Although the half-century-old center now draws more than 1 million visitors to nearly 4,000 events yearly, it can't compete with bigger super-centers in other cities. Charleston has lost $28 million in bookings and spinoff commerce because it lacks enough convention space, tourism official Jama Jarrett said.
The mayor wants to spend $45 million to $60 million to expand and refurbish the center, plus redo its exterior (which City Manager David Molgaard says looks like a "state prison").
To finance the project, Jones would impose a half-penny city sales tax to generate $6 million a year -- but also lower business taxes on manufacturers and retailers, leaving the city with a $3.5 million annual gain.
A half-penny tax is so tiny it wouldn't be noticed. Go for it, we say.
East End councilman Marc Weintraub said Mayor Jones has "looked long and hard" at the Civic Center's needs and "has come up with the most practical solution to this problem."

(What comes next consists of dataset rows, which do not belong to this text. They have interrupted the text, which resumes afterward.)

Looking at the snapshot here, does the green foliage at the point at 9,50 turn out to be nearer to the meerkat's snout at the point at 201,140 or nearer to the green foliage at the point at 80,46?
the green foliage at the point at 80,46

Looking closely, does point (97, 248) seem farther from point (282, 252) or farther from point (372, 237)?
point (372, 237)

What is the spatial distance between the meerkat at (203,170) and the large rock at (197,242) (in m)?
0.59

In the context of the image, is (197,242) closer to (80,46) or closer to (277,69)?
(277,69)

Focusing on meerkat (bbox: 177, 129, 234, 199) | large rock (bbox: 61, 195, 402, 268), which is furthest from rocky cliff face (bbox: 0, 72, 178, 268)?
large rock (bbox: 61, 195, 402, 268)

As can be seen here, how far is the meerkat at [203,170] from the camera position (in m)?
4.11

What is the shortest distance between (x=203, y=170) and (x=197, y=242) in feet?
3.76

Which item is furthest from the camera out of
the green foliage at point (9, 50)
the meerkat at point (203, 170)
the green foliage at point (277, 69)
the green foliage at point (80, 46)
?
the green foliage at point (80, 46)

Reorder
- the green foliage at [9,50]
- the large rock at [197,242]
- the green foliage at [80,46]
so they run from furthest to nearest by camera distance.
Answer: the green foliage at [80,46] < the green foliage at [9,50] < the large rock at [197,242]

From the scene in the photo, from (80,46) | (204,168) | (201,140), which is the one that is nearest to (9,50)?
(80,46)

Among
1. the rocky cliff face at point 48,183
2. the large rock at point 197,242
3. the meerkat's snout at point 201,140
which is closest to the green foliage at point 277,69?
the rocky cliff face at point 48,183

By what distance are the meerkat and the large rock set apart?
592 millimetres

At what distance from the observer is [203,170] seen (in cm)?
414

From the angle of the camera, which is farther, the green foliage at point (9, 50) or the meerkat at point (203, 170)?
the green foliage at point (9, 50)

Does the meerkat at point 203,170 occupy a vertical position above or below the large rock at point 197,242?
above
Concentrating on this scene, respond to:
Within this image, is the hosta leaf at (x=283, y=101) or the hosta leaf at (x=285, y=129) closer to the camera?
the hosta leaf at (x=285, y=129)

At-large councilman Andy Richardson added: "I view this as a jobs bill and a stimulus for downtown. . . . I think the stronger our convention and visitor business is, the stronger our retail sales will be."

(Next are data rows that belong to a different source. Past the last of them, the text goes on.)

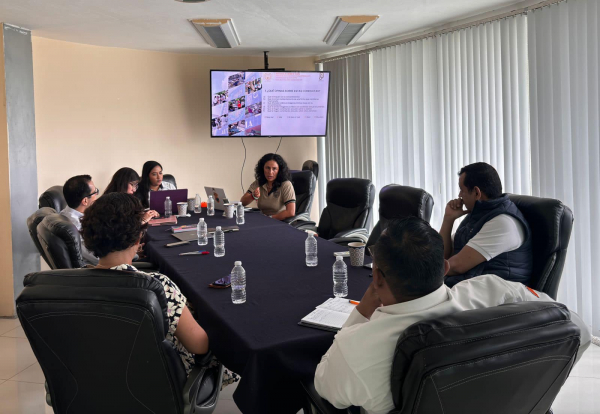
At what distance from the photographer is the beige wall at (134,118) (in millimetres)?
5648

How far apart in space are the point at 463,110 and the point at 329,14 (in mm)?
1643

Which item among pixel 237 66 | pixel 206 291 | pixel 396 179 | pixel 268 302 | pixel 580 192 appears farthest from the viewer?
pixel 237 66

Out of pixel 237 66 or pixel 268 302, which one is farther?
pixel 237 66

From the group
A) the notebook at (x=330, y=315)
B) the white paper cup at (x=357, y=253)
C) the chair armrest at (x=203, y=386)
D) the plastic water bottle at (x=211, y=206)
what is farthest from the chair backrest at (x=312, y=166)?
the chair armrest at (x=203, y=386)

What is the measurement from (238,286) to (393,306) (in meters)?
1.11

Charleston is West Virginia's capital and largest city. It's the teeming hub at the heart of the state, with interstate highways converging from five directions, plus an Appalachian Corridor. In addition to state government, it's augmented by shining features like the Clay Center, the Haddad Riverfront, the new baseball stadium and the proposed modernized library. Everything possible should be done to enhance the city's appeal.
So we hope the Civic Center upgrade gets a green light.